---- Extracted material

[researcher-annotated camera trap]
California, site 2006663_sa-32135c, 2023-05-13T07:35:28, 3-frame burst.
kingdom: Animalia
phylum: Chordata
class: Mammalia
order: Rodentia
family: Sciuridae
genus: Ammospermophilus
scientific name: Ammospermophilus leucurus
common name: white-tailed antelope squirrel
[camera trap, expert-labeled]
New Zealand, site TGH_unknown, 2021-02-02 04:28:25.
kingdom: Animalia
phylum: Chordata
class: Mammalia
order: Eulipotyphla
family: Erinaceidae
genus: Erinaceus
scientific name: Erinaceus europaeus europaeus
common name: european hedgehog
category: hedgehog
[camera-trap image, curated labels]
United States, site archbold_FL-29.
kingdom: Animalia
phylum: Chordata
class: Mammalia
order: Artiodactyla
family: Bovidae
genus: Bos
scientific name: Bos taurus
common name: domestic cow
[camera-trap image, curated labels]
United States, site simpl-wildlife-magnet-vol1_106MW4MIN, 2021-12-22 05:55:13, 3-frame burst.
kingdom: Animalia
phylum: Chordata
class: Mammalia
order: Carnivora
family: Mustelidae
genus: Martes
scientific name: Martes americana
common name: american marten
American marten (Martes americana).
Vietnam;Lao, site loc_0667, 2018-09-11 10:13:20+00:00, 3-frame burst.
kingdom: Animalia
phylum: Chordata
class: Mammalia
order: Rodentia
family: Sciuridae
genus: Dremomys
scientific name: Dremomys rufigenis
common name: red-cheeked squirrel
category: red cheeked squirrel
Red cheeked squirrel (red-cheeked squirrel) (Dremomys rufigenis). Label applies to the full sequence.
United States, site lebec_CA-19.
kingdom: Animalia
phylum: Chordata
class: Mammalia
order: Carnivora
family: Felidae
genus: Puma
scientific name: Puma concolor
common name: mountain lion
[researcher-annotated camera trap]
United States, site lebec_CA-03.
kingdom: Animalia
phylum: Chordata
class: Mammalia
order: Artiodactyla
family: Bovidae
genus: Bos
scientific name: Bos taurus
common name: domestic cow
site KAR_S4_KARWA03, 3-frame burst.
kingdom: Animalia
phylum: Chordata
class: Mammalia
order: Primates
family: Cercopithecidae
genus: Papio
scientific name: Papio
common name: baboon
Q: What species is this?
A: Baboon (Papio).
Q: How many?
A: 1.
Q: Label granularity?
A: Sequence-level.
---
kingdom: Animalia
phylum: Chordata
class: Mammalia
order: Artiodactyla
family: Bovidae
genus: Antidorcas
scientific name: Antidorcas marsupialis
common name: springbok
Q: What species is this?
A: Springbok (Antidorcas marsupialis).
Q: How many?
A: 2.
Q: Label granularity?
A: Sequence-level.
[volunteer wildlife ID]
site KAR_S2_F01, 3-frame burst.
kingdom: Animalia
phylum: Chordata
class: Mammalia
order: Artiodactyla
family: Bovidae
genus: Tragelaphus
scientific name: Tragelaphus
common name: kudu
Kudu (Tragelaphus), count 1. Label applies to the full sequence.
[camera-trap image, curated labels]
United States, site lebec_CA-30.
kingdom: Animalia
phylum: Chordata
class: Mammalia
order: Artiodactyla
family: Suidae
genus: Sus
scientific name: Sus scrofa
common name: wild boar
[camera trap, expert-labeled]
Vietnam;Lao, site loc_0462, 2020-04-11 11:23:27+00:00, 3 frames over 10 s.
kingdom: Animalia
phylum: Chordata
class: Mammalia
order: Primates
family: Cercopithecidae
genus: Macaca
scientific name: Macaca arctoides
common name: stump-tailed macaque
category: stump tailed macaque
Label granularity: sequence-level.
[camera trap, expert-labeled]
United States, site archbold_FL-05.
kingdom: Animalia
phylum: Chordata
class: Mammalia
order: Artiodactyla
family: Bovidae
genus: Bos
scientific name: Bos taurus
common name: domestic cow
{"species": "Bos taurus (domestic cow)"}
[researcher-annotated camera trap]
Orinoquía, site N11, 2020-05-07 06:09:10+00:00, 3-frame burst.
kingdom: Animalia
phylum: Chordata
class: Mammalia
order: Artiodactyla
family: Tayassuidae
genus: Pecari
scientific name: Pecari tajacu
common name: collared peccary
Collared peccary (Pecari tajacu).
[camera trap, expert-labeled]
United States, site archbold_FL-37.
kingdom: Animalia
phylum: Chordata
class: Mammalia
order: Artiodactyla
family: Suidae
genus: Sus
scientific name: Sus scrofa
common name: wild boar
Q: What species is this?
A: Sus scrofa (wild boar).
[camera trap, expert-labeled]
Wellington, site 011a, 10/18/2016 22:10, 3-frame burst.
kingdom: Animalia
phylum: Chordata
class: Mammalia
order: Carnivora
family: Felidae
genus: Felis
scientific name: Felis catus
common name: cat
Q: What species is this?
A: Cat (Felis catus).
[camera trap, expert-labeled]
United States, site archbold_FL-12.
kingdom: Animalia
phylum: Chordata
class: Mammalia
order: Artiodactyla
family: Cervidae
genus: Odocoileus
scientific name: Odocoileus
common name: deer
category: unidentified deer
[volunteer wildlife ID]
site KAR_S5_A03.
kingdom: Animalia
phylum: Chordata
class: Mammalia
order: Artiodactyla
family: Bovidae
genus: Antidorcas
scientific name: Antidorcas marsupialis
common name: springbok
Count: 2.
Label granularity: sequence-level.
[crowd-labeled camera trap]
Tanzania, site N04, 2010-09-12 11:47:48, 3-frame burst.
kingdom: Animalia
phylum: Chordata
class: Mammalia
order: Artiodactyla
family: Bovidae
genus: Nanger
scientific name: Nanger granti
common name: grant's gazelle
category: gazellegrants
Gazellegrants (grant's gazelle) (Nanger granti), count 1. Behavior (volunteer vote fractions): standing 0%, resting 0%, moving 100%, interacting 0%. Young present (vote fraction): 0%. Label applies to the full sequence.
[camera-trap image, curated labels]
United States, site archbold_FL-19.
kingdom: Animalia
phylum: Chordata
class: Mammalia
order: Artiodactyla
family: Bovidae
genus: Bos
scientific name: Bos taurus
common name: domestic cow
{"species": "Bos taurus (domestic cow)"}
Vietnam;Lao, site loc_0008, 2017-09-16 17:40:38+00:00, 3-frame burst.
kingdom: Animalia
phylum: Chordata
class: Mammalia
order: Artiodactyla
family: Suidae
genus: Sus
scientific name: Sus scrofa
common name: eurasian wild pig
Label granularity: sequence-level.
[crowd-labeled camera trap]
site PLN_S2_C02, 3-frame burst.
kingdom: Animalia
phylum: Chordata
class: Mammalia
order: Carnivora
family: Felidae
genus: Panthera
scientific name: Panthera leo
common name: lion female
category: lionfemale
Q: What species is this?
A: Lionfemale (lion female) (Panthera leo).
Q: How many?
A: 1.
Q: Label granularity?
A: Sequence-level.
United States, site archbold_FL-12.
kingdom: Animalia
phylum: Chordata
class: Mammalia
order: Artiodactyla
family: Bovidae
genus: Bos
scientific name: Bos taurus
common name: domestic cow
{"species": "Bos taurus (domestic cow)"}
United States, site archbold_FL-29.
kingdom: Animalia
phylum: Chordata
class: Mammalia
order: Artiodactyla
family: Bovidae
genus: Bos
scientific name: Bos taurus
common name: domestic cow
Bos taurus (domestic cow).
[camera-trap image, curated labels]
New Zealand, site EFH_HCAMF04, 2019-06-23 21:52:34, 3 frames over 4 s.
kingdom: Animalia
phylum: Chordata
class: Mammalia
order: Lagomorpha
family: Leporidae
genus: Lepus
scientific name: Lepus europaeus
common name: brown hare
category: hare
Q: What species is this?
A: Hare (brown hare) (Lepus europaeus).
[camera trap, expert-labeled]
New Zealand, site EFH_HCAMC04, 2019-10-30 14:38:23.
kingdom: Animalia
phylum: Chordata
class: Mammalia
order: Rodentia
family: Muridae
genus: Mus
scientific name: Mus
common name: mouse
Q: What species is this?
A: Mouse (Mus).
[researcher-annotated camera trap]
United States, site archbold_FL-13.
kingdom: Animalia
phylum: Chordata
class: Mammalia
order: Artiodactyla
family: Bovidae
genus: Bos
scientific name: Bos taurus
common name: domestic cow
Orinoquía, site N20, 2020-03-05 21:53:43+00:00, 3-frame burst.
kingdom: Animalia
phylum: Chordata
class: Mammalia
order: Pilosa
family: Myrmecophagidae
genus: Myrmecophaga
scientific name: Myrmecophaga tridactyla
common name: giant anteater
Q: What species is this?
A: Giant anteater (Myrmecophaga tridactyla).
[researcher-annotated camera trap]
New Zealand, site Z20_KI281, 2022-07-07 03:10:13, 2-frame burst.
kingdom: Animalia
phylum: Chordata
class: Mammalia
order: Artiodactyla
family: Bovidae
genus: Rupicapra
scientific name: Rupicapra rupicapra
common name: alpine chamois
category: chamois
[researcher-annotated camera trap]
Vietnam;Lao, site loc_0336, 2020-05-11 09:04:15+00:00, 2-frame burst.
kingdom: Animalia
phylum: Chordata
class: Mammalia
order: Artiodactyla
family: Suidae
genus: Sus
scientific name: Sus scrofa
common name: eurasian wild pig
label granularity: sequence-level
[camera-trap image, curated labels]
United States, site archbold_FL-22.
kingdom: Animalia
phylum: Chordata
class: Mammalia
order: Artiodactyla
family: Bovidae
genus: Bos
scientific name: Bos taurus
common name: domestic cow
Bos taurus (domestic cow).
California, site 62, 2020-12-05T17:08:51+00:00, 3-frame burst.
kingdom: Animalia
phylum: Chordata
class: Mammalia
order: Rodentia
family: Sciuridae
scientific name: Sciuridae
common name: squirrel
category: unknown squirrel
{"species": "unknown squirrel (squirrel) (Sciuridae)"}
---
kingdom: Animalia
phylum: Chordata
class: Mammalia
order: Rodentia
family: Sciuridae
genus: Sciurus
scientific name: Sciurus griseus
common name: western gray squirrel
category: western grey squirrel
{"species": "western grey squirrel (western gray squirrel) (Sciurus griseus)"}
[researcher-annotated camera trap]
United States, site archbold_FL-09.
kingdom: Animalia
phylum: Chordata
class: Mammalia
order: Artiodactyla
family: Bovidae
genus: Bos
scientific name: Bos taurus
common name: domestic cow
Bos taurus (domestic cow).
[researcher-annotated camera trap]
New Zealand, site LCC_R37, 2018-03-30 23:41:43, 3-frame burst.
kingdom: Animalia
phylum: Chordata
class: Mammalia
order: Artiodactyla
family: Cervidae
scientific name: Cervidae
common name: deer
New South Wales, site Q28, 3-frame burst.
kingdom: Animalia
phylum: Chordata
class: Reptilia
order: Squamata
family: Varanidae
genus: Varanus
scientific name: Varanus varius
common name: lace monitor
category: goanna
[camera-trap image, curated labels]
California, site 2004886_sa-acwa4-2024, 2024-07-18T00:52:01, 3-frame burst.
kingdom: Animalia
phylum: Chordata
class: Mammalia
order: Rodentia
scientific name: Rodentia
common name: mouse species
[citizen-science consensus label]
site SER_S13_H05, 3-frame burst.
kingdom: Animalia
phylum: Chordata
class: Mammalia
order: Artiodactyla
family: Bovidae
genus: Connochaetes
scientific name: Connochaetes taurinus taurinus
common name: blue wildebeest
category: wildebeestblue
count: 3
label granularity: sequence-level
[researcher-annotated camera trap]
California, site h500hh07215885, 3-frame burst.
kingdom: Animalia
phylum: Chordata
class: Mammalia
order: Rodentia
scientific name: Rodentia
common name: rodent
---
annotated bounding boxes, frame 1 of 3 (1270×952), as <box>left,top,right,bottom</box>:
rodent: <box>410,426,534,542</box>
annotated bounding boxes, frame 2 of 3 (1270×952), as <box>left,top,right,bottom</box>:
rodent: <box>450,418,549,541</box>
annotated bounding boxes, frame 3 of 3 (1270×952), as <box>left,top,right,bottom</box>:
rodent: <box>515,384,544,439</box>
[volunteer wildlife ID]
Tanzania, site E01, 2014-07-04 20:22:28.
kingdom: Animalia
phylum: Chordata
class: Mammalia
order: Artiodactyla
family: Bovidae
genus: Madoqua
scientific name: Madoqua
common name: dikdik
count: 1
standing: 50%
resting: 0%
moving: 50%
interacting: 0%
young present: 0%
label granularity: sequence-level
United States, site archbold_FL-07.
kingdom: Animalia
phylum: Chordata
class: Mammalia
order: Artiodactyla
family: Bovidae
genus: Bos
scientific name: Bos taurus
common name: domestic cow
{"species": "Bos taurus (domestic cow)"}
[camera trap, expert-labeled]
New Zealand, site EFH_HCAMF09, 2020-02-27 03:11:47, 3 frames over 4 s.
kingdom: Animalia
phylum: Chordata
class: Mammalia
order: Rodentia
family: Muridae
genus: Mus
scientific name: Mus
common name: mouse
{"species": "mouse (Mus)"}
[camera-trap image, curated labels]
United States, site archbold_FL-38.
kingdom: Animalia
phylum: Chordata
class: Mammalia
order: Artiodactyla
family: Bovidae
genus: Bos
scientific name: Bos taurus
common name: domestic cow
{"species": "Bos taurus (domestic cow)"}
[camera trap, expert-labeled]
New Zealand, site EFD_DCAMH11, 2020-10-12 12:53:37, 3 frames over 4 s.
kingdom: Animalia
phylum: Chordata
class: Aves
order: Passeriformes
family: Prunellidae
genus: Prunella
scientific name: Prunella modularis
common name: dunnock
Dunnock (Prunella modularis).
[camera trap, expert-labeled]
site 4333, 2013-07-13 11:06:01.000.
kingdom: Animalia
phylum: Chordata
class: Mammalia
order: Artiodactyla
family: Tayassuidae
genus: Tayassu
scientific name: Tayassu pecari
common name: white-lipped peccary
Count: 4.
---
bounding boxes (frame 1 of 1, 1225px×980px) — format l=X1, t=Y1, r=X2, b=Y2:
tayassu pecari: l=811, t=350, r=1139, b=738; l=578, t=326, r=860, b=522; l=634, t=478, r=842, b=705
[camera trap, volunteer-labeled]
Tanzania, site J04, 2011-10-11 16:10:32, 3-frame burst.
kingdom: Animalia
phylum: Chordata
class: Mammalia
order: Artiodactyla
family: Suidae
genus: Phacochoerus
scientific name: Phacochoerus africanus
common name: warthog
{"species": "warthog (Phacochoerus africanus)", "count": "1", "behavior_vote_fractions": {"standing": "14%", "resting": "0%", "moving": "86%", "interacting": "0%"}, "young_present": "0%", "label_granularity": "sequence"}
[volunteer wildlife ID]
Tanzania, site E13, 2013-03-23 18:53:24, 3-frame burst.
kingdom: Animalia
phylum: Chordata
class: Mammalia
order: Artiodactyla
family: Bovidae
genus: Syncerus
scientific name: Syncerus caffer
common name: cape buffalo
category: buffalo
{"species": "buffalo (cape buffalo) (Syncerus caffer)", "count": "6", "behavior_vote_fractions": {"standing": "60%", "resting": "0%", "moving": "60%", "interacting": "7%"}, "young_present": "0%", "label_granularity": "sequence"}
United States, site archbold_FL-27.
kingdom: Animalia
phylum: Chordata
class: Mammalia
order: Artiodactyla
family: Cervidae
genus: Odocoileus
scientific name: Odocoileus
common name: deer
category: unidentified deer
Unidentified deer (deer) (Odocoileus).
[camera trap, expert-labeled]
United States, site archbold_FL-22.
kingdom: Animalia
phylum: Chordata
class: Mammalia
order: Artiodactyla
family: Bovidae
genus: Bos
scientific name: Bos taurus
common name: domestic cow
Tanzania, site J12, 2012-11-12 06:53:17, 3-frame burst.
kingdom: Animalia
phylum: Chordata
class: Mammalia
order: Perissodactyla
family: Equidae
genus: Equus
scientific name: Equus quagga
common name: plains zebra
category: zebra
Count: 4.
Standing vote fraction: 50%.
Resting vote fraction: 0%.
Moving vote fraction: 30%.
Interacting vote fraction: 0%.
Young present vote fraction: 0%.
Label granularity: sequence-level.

--------

_Assignment_
Look through the data and gather every line with the string "over" in it.

_Your response_
Vietnam;Lao, site loc_0462, 2020-04-11 11:23:27+00:00, 3 frames over 10 s.
New Zealand, site EFH_HCAMF04, 2019-06-23 21:52:34, 3 frames over 4 s.
New Zealand, site EFH_HCAMF09, 2020-02-27 03:11:47, 3 frames over 4 s.
New Zealand, site EFD_DCAMH11, 2020-10-12 12:53:37, 3 frames over 4 s.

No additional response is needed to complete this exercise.